As for the slew of financial crimes he admitted to during testimony at the trial - but has pleaded not guilty to in a separate case - Murdaugh sought to convince the jury that he scammed his law firm clients out of millions because he’s a victim of opioid addiction.

Now, as Murdaugh alleges that he’s the victim of a fame-hungry court clerk, there’s a predictable air of the Boy Who Called Wolf. But the seriousness of the allegations cannot be overstated.

The motion for a new trial claims that Ms Hill advised jurors not to believe Murdaugh’s testimony or evidence presented by the defence and pushed them to reach a guilty verdict quickly. She is also accused of fabricating claims about a Facebook post in a bid to remove a juror who she believed would not support a guilty verdict.

The lawyers claim that Ms Hill “betrayed her oath of office for money and fame”, noting that she secured a book deal through her work on the trial and made multiple media appearances. Attorney Dick Harpootlian declined to comment on whether Ms Hill should face criminal charges, but called for a federal investigation into whether Murdaugh’s civil rights were violated. The Colleton County Court has not responded to the allegations, and Ms Hill did not immediately return a request for comment.

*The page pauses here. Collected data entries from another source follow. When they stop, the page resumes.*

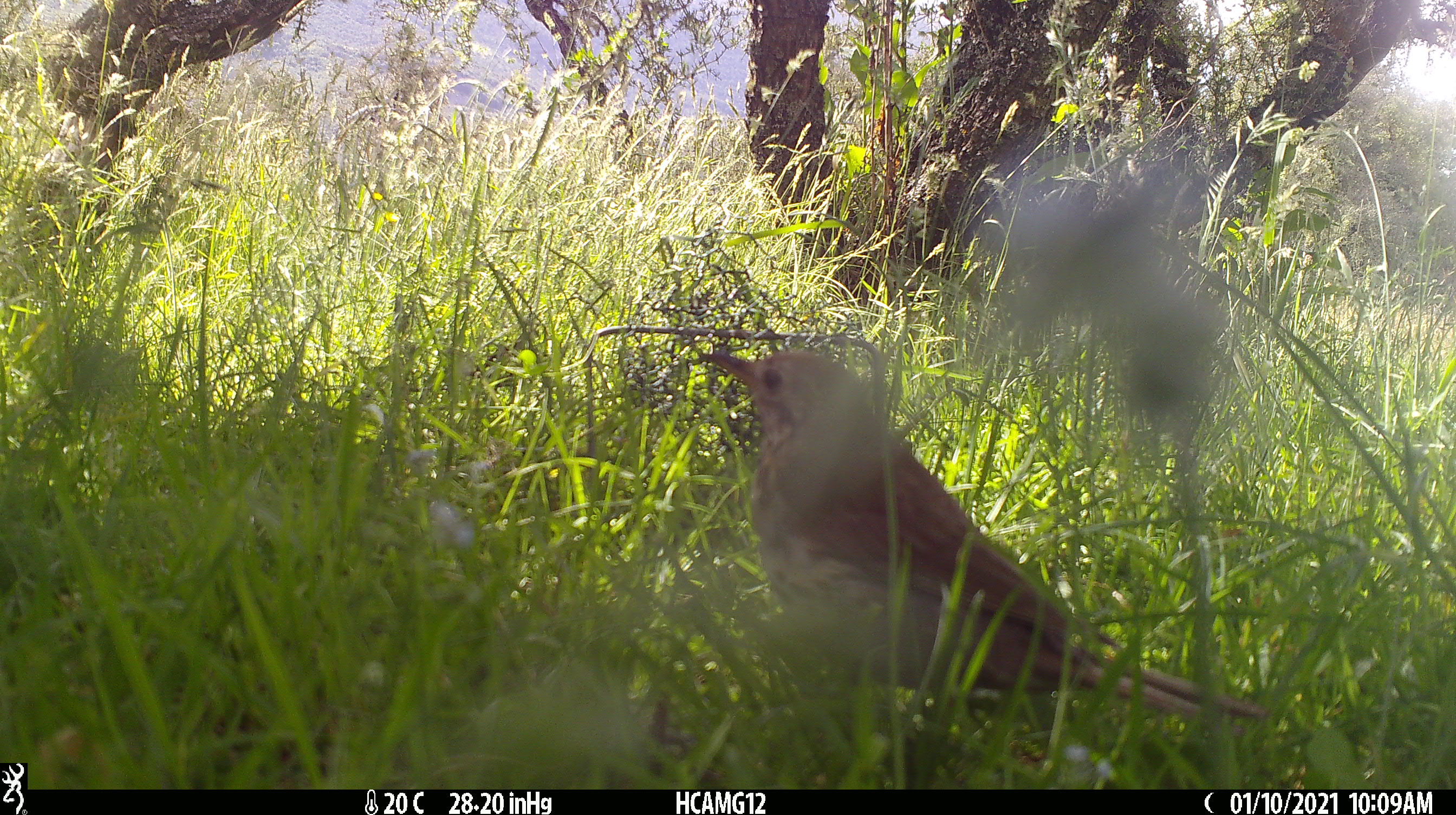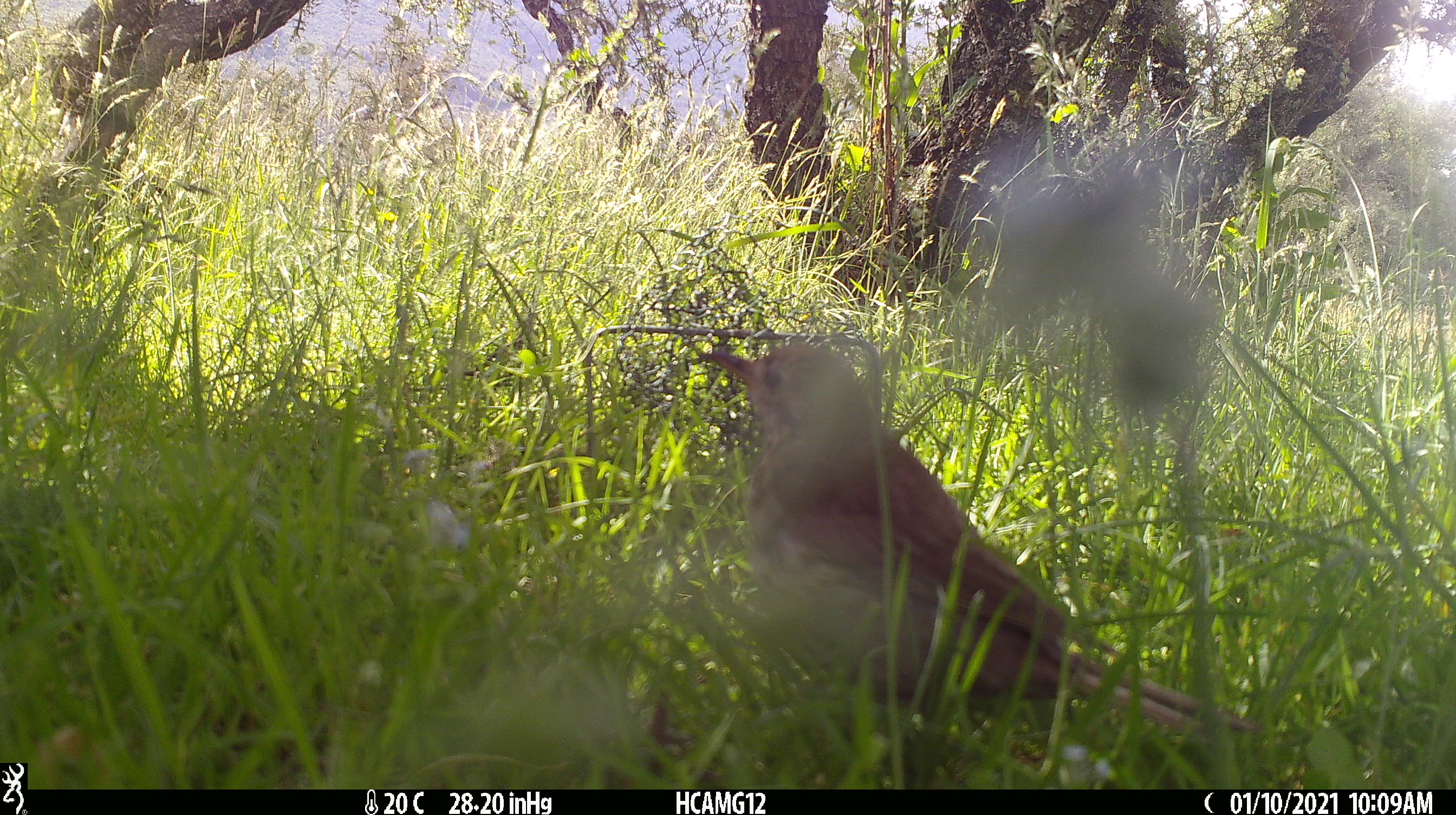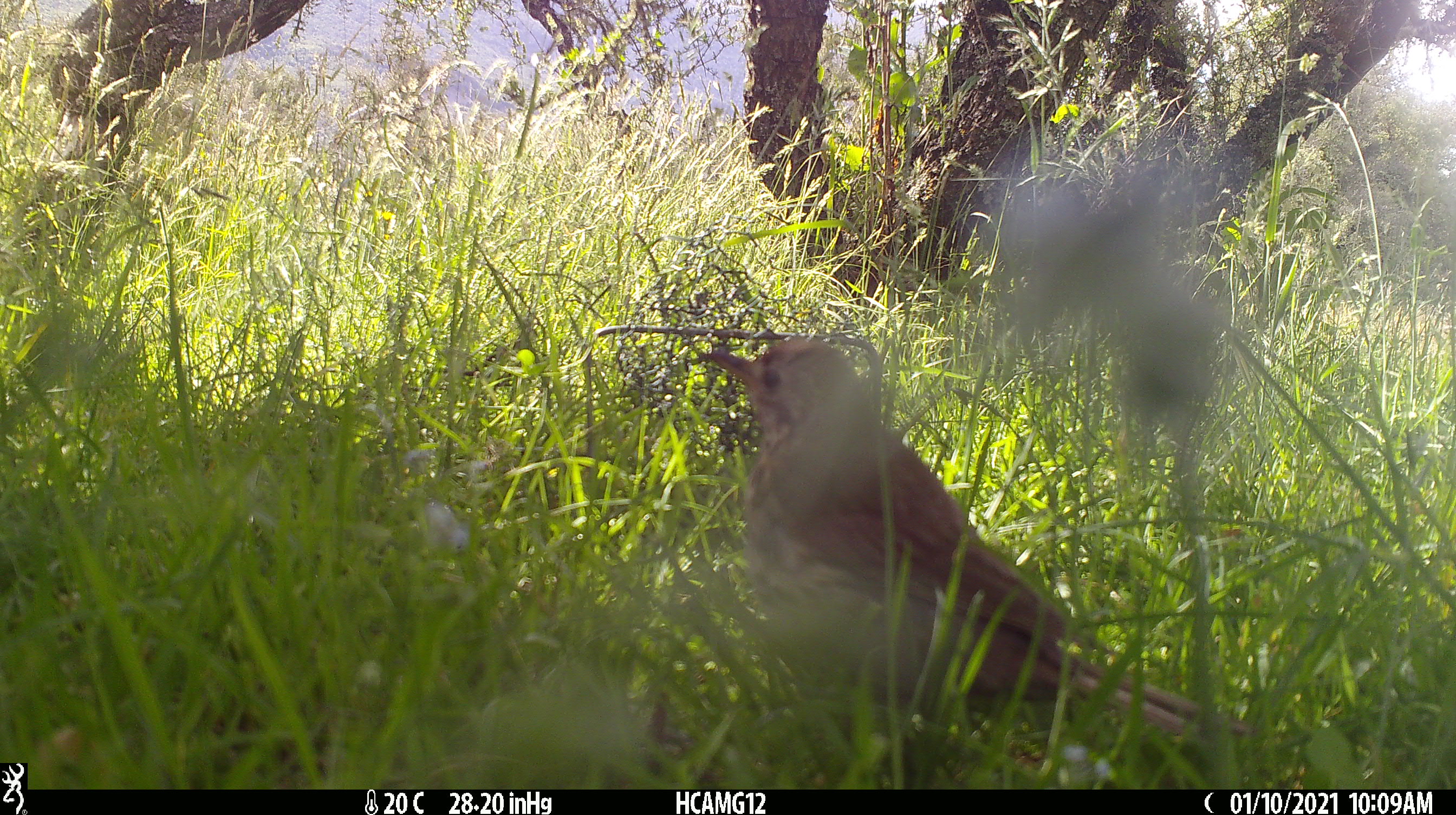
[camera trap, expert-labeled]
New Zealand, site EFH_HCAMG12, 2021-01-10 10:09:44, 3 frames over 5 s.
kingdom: Animalia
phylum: Chordata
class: Aves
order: Passeriformes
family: Turdidae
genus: Turdus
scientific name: Turdus philomelos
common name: song thrush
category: thrush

While the next step in this saga unknown, the implications could be monumental. Should an investigation prove any of the claims, it could lead to not only a new “trial of the century” but to potential criminal charges against Ms Hill. It would also force a fresh conversation around the state of the American criminal justice system - wherein just one courtroom camera can turn a case into a primetime spectacle, making mini-celebrities out of the key players.

When he was sentenced, America may have thought the tragedy of the Murdaughs would be laid to rest. These fresh claims, however, show this is far from reality.